◆ **SEGMENT DE TEXTE**:
= = =

Rejet non spécialement motivé
M. RÉMERY, conseiller doyen
faisant fonction de président
Décision n° 10322 F
Pourvoi n° X 19-25.465
R É P U B L I Q U E F R A N Ç A I S E
_________________________
AU NOM DU PEUPLE FRANÇAIS
_________________________
DÉCISION DE LA COUR DE CASSATION, CHAMBRE COMMERCIALE, FINANCIÈRE ET ÉCONOMIQUE, DU 18 MAI 2022
M. [L] [S], domicilié [Adresse 1], a formé le pourvoi n° X 19-25.465 contre l'arrêt rendu le 9 octobre 2019 par la cour d'appel de Bastia (chambre civile, section 1), dans le litige l'opposant à M. [L] [J], domicilié [Adresse 4], défendeur à la cassation.
Le dossier a été communiqué au procureur général.
Sur le rapport de Mme Kass-Danno, conseiller référendaire, les observations écrites de la SCP Rocheteau, Uzan-Sarano et Goulet, avocat de M. [S], de la SCP Spinosi, avocat de M. [J], et l'avis de Mme Guinamant, avocat général référendaire, après débats en l'audience publique du 22 mars 2022 où étaient présents M. Rémery, conseiller doyen faisant fonction de président, Mme Kass-Danno, conseiller référendaire rapporteur, Mme Vaissette, conseiller, Mme Guinamant, avocat général référendaire, et Mme Mamou, greffier de chambre,
la chambre commerciale, financière et économique de la Cour de cassation, composée des président et conseillers précités, après en avoir délibéré conformément à la loi, a rendu la présente décision.
1. Les moyens de cassation annexés, qui sont invoqués à l'encontre de la décision attaquée, ne sont manifestement pas de nature à entraîner la cassation.

= = =

◆ **TÂCHE ASSIGNÉE 1**:
Les affirmations suivantes concordent-elles avec la décision ? (a) L'audience publique s'est tenue le 22 mars 2022. (b) L'arrêt attaqué a été rendu par la cour d'appel de Lyon. (c) Mme Vaissette siégeait comme conseiller référendaire rapporteur. Répondez par oui ou non à chacune, en citant mot pour mot les termes décisifs de la décision.
◆ **TÂCHE ASSIGNÉE 2**:
Renvoyez sans rien modifier le passage de la décision qui s'ouvre sur les mots contenant « Le dossier a » et se ferme sur « la présente décision. ».
Les items n'ont aucun rapport avec la décision.

◆ **Enregistrements conservés**:
= = =

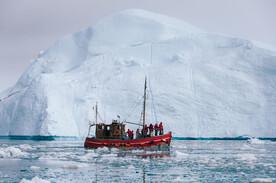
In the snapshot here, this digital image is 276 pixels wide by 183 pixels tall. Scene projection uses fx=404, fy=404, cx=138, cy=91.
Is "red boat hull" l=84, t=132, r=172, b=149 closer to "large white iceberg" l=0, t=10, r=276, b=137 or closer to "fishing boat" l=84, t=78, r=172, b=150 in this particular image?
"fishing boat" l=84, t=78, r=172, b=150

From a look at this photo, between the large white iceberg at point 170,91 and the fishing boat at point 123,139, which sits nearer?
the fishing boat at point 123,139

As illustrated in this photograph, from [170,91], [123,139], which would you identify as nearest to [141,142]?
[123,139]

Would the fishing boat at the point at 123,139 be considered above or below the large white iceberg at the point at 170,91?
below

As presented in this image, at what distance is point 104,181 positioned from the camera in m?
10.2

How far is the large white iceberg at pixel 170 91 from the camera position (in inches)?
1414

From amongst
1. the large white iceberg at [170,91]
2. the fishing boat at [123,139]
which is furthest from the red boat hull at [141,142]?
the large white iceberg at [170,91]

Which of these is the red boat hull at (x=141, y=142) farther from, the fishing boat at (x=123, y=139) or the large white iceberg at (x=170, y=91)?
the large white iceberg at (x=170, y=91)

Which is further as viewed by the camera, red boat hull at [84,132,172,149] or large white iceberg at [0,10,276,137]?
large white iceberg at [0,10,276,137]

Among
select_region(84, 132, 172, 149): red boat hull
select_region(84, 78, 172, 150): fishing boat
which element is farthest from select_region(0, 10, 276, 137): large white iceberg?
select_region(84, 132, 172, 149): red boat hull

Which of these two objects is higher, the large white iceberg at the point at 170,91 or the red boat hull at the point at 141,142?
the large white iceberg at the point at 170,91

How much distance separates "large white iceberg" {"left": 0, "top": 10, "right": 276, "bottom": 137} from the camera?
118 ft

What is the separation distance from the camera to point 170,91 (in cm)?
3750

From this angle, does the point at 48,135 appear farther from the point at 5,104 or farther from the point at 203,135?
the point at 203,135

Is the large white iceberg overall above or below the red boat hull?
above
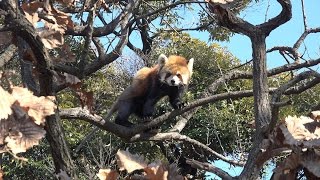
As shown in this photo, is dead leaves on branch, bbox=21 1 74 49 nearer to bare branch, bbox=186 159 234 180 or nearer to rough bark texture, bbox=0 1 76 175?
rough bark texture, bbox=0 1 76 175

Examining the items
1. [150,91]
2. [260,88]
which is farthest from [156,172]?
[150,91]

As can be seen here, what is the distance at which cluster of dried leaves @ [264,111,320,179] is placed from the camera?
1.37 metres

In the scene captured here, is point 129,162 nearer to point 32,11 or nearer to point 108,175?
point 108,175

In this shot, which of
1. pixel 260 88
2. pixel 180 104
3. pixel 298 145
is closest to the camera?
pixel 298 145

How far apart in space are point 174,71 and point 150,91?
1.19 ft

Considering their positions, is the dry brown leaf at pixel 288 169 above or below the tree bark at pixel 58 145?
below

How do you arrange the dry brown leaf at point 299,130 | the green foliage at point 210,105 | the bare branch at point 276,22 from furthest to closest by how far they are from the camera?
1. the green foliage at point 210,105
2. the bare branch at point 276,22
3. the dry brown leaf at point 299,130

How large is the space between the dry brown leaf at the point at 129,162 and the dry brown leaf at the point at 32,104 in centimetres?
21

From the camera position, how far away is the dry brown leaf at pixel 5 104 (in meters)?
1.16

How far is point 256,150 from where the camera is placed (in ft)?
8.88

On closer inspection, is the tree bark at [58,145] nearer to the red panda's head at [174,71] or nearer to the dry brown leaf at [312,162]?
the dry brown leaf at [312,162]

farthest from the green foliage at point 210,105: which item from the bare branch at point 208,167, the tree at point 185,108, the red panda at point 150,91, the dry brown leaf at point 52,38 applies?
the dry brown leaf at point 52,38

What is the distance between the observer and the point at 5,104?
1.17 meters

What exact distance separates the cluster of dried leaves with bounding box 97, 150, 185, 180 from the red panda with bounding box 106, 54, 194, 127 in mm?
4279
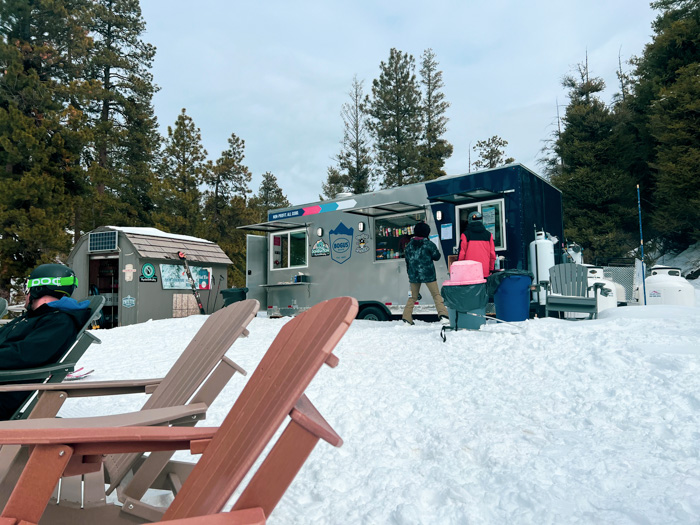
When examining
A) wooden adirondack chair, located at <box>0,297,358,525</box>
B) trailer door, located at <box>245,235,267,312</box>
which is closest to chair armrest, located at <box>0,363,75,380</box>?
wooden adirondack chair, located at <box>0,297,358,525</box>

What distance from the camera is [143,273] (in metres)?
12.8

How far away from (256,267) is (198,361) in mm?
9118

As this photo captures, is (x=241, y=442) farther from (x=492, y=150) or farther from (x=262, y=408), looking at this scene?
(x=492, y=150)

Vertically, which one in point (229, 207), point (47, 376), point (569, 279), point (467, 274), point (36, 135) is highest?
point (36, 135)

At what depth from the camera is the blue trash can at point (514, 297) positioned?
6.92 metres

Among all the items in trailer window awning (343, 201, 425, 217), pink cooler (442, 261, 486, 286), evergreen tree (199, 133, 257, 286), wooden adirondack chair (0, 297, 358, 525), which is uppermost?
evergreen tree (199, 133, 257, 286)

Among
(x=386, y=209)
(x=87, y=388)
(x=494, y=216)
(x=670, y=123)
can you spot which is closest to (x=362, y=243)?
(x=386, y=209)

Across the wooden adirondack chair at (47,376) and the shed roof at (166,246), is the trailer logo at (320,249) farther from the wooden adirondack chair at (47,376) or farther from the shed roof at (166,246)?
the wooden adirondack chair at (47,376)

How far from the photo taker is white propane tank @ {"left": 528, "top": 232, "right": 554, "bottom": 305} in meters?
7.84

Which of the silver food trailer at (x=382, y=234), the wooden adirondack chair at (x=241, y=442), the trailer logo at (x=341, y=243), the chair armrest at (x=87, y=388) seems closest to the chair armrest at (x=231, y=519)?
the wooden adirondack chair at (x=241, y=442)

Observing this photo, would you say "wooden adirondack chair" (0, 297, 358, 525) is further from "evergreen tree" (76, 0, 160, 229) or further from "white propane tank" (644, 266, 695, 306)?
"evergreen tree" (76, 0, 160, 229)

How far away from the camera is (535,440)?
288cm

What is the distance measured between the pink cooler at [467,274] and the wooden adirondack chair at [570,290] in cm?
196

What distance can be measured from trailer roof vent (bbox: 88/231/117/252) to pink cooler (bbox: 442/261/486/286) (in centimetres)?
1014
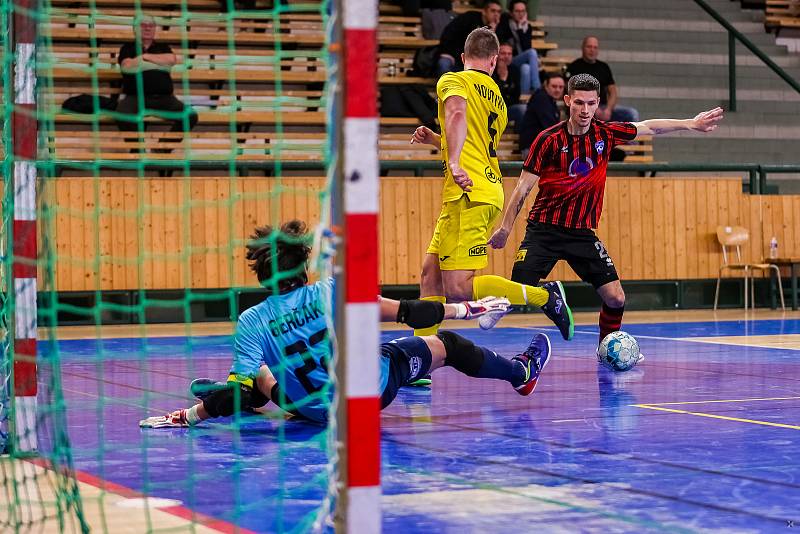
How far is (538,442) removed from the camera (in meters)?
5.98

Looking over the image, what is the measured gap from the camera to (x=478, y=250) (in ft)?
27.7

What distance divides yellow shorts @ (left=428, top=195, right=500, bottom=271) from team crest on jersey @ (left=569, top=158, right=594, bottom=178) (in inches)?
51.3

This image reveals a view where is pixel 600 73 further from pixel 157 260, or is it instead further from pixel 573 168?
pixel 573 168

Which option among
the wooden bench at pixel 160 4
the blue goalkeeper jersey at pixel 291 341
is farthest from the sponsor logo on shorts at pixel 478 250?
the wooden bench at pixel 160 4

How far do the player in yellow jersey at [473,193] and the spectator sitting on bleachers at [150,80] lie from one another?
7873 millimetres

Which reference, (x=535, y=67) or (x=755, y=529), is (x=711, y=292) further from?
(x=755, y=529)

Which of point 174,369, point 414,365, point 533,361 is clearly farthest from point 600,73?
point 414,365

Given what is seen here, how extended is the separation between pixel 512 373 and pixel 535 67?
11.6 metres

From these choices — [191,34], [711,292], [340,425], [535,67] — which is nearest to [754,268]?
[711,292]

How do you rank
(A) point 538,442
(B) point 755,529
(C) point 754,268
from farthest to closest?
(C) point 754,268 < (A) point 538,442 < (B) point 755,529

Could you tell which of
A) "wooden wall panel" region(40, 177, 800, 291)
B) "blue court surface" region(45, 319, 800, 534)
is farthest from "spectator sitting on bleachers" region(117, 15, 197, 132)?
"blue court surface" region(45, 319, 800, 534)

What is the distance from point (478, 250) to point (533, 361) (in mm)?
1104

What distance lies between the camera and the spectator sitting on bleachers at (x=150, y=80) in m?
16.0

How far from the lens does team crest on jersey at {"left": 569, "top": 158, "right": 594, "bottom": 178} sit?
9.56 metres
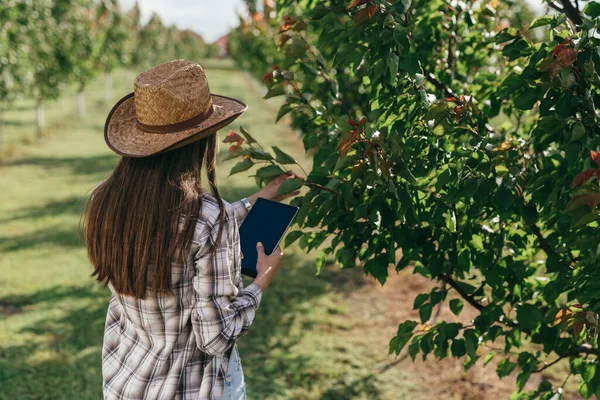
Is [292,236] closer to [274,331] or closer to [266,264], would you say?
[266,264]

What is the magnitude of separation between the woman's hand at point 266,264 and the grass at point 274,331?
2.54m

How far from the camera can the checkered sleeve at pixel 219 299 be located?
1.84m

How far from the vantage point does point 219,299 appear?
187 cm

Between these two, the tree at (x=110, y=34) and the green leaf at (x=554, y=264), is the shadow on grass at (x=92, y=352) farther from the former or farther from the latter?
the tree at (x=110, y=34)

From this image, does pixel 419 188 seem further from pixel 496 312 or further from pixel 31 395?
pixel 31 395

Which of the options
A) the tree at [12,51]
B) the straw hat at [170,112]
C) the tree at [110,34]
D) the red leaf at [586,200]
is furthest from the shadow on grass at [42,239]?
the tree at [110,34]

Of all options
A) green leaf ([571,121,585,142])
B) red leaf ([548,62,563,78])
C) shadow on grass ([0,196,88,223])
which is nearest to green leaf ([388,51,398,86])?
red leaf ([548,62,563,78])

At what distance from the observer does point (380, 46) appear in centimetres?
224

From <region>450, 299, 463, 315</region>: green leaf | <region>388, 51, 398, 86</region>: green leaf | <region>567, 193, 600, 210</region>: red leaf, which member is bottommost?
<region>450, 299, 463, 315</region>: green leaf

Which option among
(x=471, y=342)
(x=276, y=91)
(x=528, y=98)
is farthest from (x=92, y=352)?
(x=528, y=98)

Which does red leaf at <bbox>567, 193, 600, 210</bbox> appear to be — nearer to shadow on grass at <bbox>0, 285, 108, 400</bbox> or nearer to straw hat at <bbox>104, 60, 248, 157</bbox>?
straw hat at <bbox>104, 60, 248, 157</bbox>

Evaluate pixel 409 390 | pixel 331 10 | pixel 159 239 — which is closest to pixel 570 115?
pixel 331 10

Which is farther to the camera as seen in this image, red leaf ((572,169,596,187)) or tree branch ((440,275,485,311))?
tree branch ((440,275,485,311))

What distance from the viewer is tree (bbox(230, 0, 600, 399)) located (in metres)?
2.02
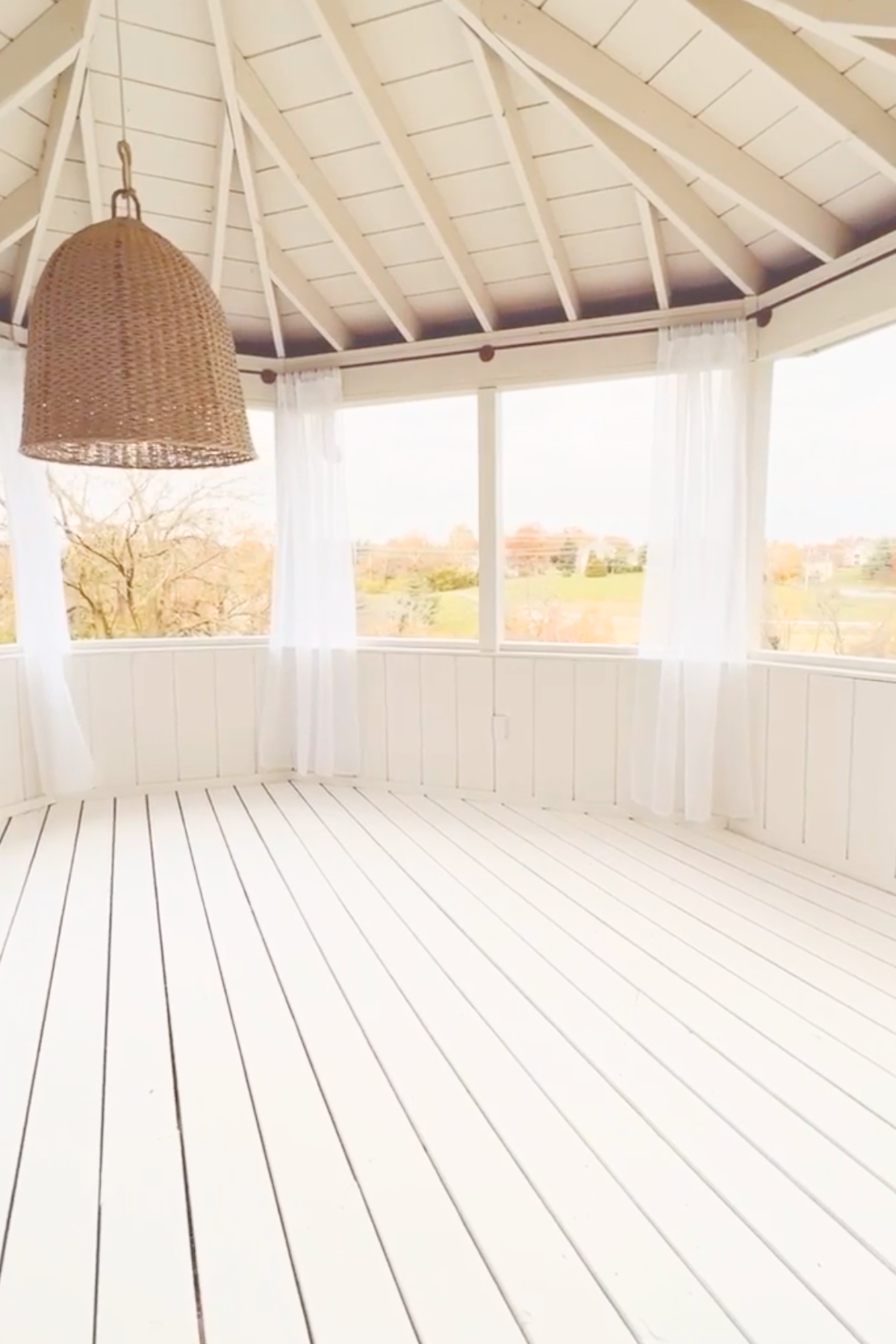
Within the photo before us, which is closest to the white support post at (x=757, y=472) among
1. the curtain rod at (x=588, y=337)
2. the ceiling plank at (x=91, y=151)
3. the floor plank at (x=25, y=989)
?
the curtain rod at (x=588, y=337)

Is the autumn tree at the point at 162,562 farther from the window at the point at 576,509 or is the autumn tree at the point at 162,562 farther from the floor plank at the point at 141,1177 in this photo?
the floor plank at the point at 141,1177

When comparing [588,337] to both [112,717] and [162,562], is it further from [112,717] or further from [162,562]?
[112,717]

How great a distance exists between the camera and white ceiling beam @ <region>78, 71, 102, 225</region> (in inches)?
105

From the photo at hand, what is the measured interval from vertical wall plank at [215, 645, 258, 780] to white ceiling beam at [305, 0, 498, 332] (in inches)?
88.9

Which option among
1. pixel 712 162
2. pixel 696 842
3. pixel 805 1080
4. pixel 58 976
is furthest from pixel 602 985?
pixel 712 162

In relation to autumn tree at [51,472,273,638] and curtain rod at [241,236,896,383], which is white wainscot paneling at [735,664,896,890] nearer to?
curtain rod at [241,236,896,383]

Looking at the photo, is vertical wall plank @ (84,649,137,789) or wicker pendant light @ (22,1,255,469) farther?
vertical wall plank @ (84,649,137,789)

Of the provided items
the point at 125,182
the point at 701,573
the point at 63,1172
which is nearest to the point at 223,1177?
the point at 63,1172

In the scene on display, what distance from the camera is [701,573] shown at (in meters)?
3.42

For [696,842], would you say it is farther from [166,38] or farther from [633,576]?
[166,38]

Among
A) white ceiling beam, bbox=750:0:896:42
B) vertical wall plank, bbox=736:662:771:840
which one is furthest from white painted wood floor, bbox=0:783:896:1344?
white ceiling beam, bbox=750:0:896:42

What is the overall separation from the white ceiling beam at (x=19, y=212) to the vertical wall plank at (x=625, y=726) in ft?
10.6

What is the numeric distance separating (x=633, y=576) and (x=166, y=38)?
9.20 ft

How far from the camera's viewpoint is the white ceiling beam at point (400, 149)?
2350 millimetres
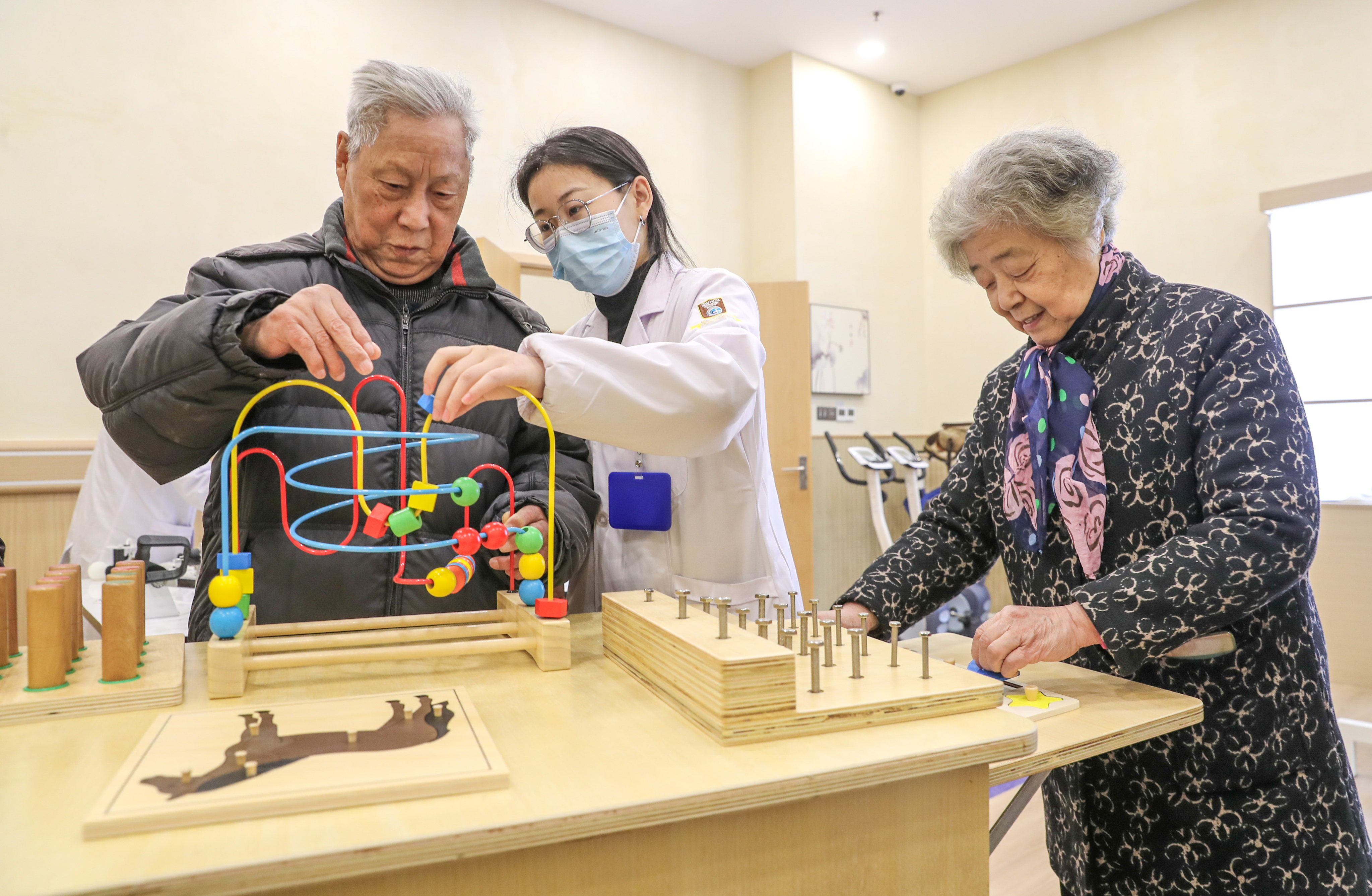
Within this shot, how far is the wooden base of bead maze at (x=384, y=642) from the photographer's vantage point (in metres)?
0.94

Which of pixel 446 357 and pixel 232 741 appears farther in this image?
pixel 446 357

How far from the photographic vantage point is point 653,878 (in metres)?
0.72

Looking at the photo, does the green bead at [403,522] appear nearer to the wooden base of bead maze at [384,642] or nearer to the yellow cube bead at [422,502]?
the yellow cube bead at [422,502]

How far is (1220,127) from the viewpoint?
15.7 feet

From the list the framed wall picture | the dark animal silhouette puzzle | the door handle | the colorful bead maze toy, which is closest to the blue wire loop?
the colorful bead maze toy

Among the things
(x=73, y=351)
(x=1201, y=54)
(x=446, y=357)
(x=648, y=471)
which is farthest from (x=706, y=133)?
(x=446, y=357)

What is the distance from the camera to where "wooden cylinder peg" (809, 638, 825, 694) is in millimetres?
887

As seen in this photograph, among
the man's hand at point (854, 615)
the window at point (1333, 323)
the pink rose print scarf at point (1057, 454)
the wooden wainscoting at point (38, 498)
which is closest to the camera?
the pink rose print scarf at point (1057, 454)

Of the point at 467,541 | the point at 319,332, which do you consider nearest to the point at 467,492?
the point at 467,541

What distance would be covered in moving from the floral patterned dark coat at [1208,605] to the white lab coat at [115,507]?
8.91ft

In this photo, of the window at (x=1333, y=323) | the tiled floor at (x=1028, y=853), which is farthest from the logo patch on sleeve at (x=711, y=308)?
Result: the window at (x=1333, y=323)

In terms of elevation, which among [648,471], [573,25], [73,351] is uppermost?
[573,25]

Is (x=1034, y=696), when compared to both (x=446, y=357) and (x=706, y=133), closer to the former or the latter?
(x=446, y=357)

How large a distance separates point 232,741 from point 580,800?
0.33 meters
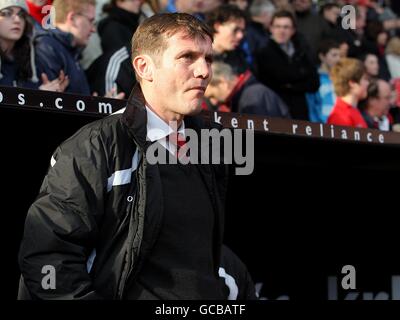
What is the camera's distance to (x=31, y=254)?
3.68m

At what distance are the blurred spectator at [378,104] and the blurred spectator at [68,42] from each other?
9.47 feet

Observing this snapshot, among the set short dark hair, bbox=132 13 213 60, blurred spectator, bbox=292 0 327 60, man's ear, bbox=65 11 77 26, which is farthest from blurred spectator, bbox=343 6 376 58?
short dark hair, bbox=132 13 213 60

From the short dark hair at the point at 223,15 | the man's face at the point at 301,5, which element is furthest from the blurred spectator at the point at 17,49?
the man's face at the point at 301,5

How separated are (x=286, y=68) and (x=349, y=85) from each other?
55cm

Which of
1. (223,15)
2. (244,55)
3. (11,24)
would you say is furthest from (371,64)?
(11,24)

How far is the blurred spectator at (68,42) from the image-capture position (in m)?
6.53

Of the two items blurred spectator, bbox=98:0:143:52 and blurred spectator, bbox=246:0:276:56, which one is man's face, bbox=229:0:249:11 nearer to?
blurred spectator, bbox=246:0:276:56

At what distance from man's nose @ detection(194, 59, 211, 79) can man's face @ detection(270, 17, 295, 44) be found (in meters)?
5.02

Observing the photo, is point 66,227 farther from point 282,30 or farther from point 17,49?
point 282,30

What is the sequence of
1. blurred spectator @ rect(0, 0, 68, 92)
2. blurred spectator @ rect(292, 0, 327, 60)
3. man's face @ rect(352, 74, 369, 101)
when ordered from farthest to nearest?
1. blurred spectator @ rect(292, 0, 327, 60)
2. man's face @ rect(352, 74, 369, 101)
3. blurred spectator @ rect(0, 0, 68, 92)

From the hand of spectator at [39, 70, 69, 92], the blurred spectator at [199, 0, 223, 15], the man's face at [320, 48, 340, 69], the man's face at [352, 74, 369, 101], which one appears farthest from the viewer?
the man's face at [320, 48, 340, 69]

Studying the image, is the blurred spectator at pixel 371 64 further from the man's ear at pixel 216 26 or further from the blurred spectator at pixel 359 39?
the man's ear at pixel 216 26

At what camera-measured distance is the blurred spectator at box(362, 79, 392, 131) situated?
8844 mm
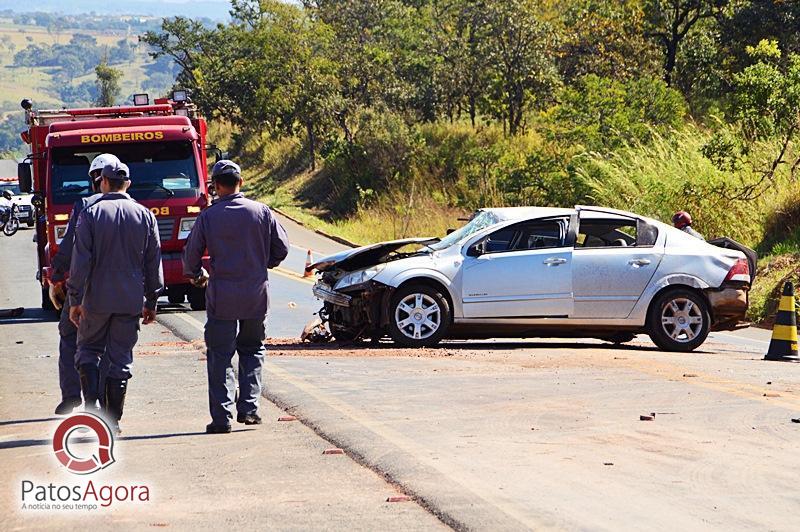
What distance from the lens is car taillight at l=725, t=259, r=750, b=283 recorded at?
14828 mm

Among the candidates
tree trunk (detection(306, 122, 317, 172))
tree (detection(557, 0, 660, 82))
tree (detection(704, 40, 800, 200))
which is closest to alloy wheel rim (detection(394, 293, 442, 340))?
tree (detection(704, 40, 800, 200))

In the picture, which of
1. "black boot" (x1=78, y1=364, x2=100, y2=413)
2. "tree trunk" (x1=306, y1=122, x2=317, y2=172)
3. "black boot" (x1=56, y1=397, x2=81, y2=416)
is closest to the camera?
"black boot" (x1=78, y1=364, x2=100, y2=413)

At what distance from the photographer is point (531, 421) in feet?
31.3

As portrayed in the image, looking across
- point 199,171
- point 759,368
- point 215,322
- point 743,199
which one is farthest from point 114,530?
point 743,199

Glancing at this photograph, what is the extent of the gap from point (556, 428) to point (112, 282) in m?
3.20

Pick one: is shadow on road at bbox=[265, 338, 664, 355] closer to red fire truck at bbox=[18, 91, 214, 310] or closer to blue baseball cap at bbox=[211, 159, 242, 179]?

= = =

◆ **RÉPONSE RÉDIGÉE 1**:
(a) Oui : « après débats en l'audience publique du 22 mars 2022 »
(b) Non : « par la cour d'appel de Bastia »
(c) Non : « Mme Kass-Danno, conseiller référendaire rapporteur, Mme Vaissette, conseiller »

◆ **RÉPONSE RÉDIGÉE 2**:
Le dossier a été communiqué au procureur général.
Sur le rapport de Mme Kass-Danno, conseiller référendaire, les observations écrites de la SCP Rocheteau, Uzan-Sarano et Goulet, avocat de M. [S], de la SCP Spinosi, avocat de M. [J], et l'avis de Mme Guinamant, avocat général référendaire, après débats en l'audience publique du 22 mars 2022 où étaient présents M. Rémery, conseiller doyen faisant fonction de président, Mme Kass-Danno, conseiller référendaire rapporteur, Mme Vaissette, conseiller, Mme Guinamant, avocat général référendaire, et Mme Mamou, greffier de chambre,
la chambre commerciale, financière et économique de la Cour de cassation, composée des président et conseillers précités, après en avoir délibéré conformément à la loi, a rendu la présente décision.